Some Personnel Deployed with HbA1c of 9% or Higher
While, in general, the U.S. military will not accept recruits diagnosed with diabetes, that is especially the case with patients who use insulin, which is seen as an automatic disqualification. The situation is different, however, in military personnel already serving. While most of those retained after diagnosis have well-controlled blood sugar, about a third have hemoglobin A1c measures greater than 7%. That’s why the ability to closely monitor those servicemembers with tools such as continuous glucose monitoring is increasingly important.
FORT SAM HOUSTON, TX — In most cases, the U.S. military will not accept recruits with pre-diabetes, Type 1, Type 1.5 or Type 2 diabetes. That is especially the case with patients who use insulin, which is seen as an automatic disqualification.
The situation is different, however, in those already serving. Military personnel who have well-controlled diabetes and a hemoglobin A1c below 7% often are allowed to continue, although their roles might be changed to avoid deployment.
A study in Military Medicine pointed out that U.S. military servicemembers have diabetes mellitus at a rate of 2-3%. And, despite having a chronic medical condition, they have deployed to environments with limited medical support, according to the report.
San Antonio Military Medical Center-led researchers noted the scarcity of data describing how military personnel fare in those settings, explaining why they conducted a retrospective study analyzing the changes in glycated hemoglobin (HbA1c) and body mass index (BMI) before and after deployment.
The study in Military Medicine found that servicemembers with diabetes completed 11,325 deployments of greater than 90 days from 2005 to 2017. Looking at the 474 who had both HbA1c and BMI measurements within 90 days prior to departure and within 90 days of return, the researchers came to these conclusions:
Most (84.2%) required diabetes medications: metformin in 67.3%, sulfonylureas in 19.0%, dipeptidyl peptidase-4 inhibitors in 13.9% and insulin in 5.5%.
Most deployed with an HbA1c under 7.0% (67.1%), with a mean predeployment HbA1c of 6.8%. Yet, 20% deployed with an HbA1c between 7.0 and 7.9%, 7.2% deployed with an HbA1c between 8.0 and 8.9%, and 5.7% deployed with an HbA1c of 9.0% or higher.

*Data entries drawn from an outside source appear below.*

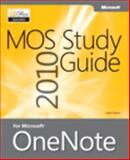 MOS 2010 Study Guide for Microsoft OneNote, Pierce, John and Microsoft Corporation Staff, 073566594X
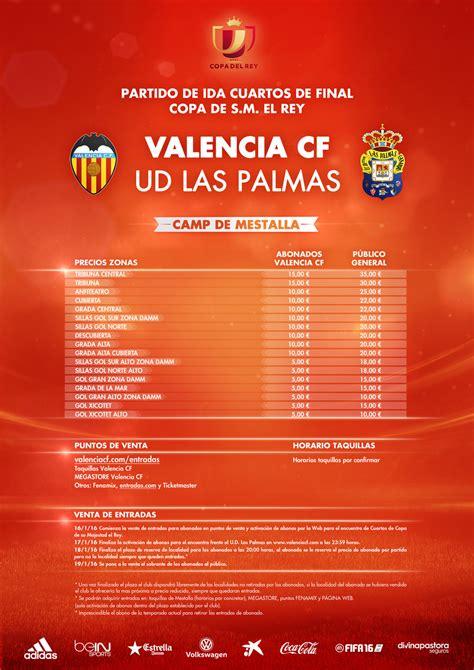 entradas para el valencia cf precios entradas las palmas copa noticias valencia cf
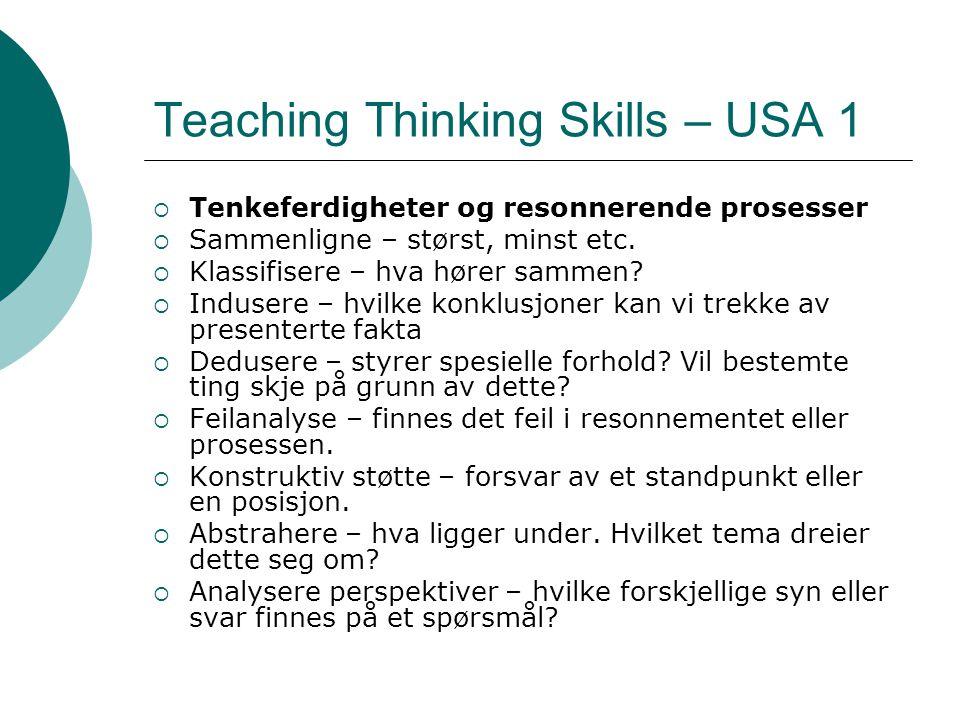 Teaching Thinking Skills – USA 2  Bruke kunnskap meningsfullt  Ta beslutninger  Løse problemer  Utforskende spørsmål  Intervensjon – kan eller bør noe gjøres  Gjøre undersøkelser - historiske - som prosjekt - knyttet til konsept eller teori http://edservices.aea7.k12.ia.us/framework/thinking /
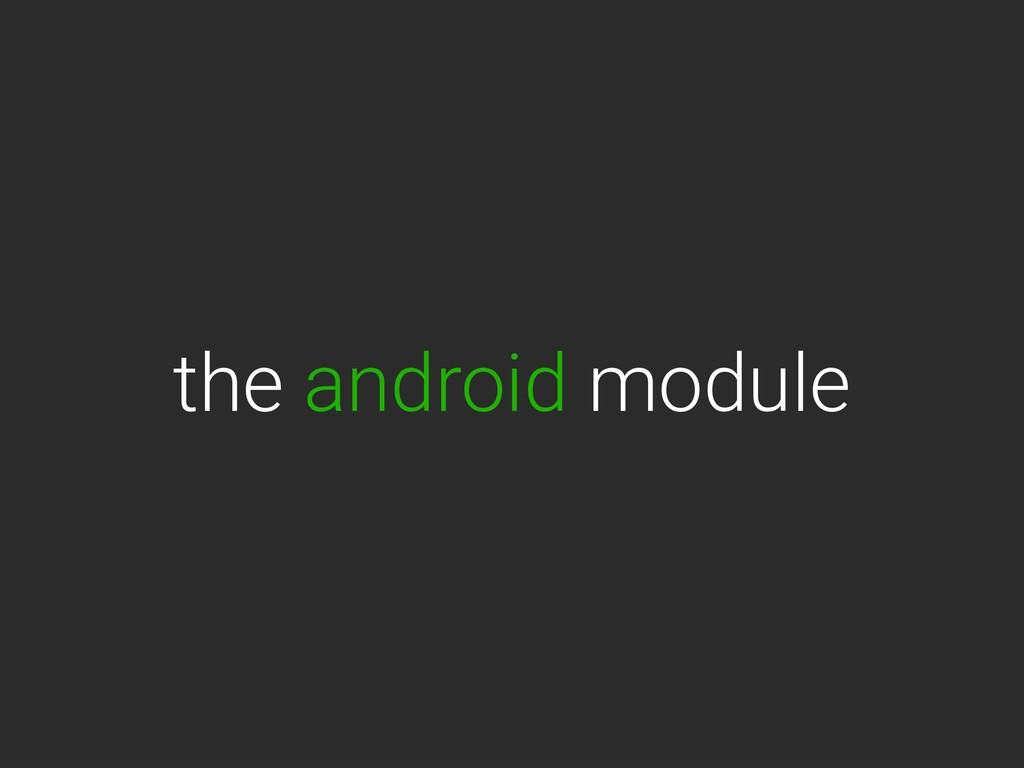 the android module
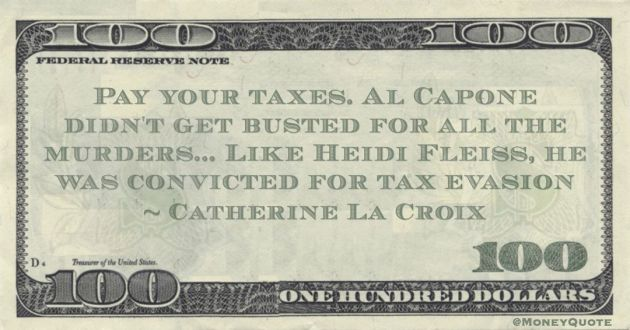 Pay your taxes. Al Capone didn't get busted for all the murders... Like Heidi Fleiss, he was convicted for tax evasion Quote
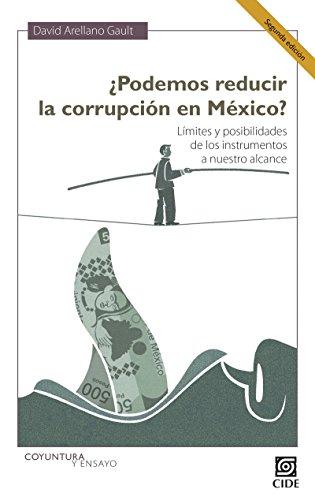 ¿Podemos reducir la corrupción en México? Segunda Edición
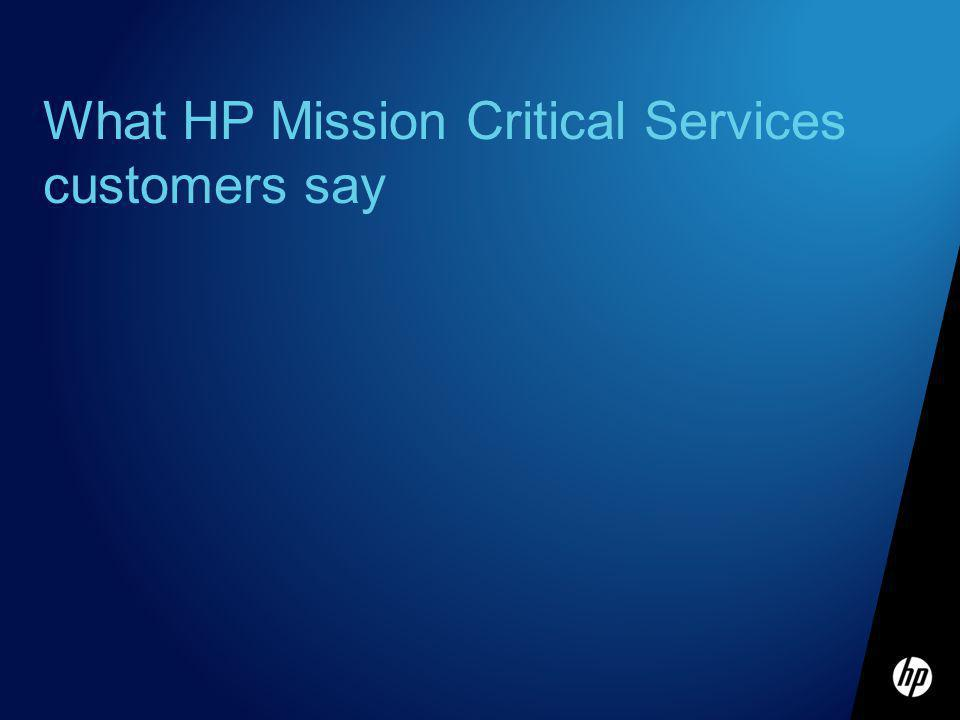 What HP Mission Critical Services customers say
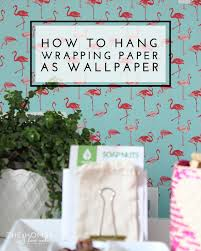 tips and tricks for hanging wrapping paper as wallpaper great er friendly solution to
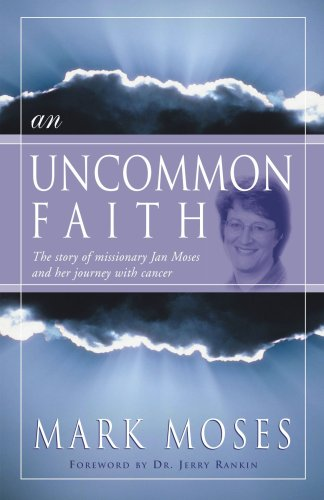 9781934749036: An Uncommon Faith: The story of missionary Jan Moses and her journey with cancer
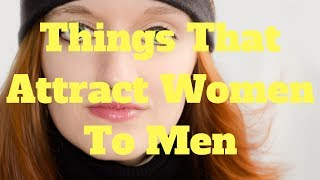 Things That Attract Women To Men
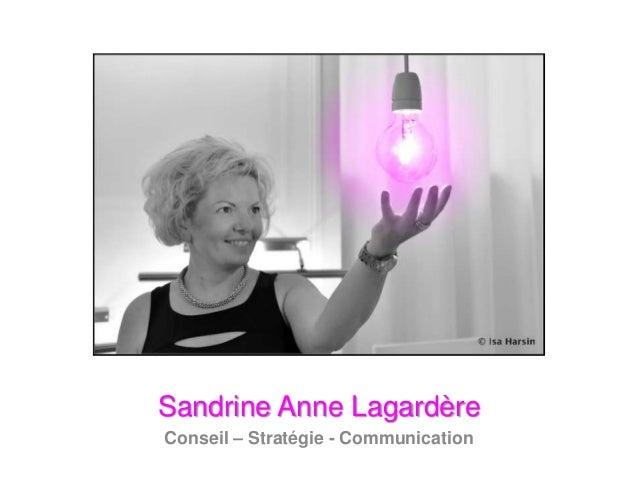 Sandrine Anne Lagardère Conseil – Stratégie - Communication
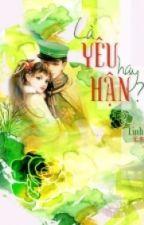LÀ YÊU HAY HẬN- LINH HY by tranminhchauxd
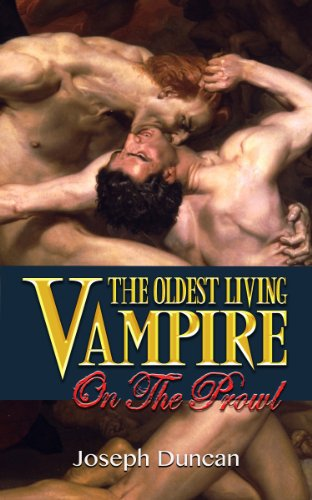 The Oldest Living Vampire on the Prowl (The Oldest Living Vampire Saga Book 2) (English Edition) por Joseph Duncan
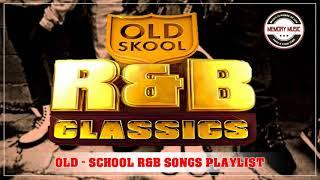 Best of Old School R&B - Most Important R&B Albums - Greatest R&B Songs Ballads of All Time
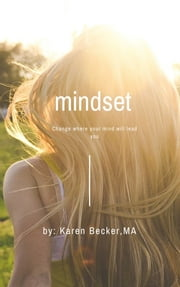 Mindset ebook by Karen Becker, MA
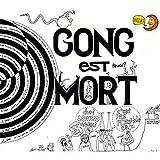 Gong Est Mort Vive Gong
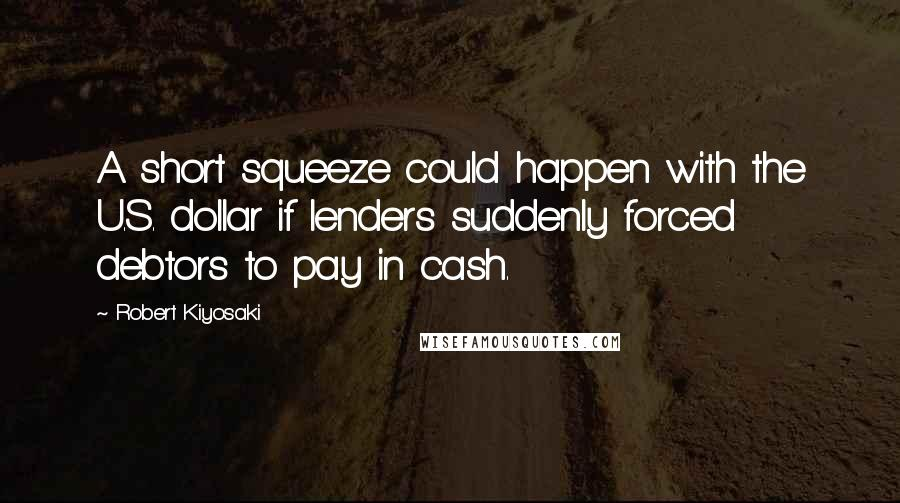 Robert Kiyosaki quotes: A short squeeze could happen with the U.S. dollar if lenders suddenly forced debtors to pay in cash.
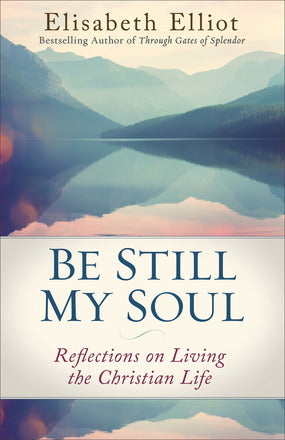 Be Still My Soul Reflections on Living the Christian Life by. Elisabeth Elliot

No significant change in HbA1c before or after deployment was documented.
Researchers pointed out, however, that those with predeployment HbA1c of less than 7.0% experienced a rise in HbA1c from 6.2 to 6.5%, and that those with predeployment HbA1c values of 7.0% and greater experienced an average decline from 8.0 to 7.5%.
Duration of deployment appeared to have an effect: Those who deployed between 91 and 135 days had a decline in HbA1c from 7.1 to 6.7%, although no significant changes were demonstrated in those with longer deployment durations. At the same time, BMI declined from 29.6 to 29.3 kg/m2 (P <0.001), with other significant changes seen among those in the Army and Navy and deployment durations up to 315 days.
“Most SMs had an HbA1c <7.0%, suggesting that military providers appropriately selected well-managed SMs for deployment,” the authors concluded. “HbA1c did not seem to deteriorate during deployment, but they also did not improve despite a reduction in BMI.”
The study team added, “Concerning trends included the deployment of some SMs with much higher HbA1c, utilization of medications with adverse safety profiles, and the lack of HbA1c and BMI evaluation proximal to deployment departures and returns. However, for SMs meeting adequate glycemic targets, we demonstrated that HbA1c remained stable, supporting the notion that some SMs may safely deploy with diabetes. Improvement in BMI may compensate for factors promoting hyperglycemia in a deployed setting, such as changes in diet and medication availability. Future research should analyze in a prospective fashion, where a more complete array of diabetes and readiness-related measures to comprehensively evaluate the safety of deploying SMs with diabetes.”
Background information in the article pointed out that continuation of military service is possible among active duty servicemembers when they develop chronic medical conditions, such as diabetes mellitus, although multiple factors affect this decision, including occupation and severity of disease.
“Although most military providers are aware that duty restrictions and retainability standards apply for any SM with a chronic medical condition, it is not as ubiquitously known that some have not only been retained in active duty but have also deployed,” the researchers wrote. They explained that a waiver enabling deployment is permissible as outlined by the DoD, stating that servicemembers with diabetes can participate in “contingency deployments.” That is defined as a deployment that is limited to outside the continental United States, more than 30 days in duration and in a location with medical support from only temporary military medical treatment facilities.
The guidance requires a minimum of a medical record review by a trained DoD healthcare provider to determine whether a servicemember with a chronic medical condition can deploy based on the severity and stability of the condition, as well as the environment and other anticipated requirements in deployment, according to the authors, who added, “It is logical that diabetes is specifically identified in the DoD [issuances]I as a high-risk condition since both disease decompensation and certain diabetes medications can cause incapacitation.”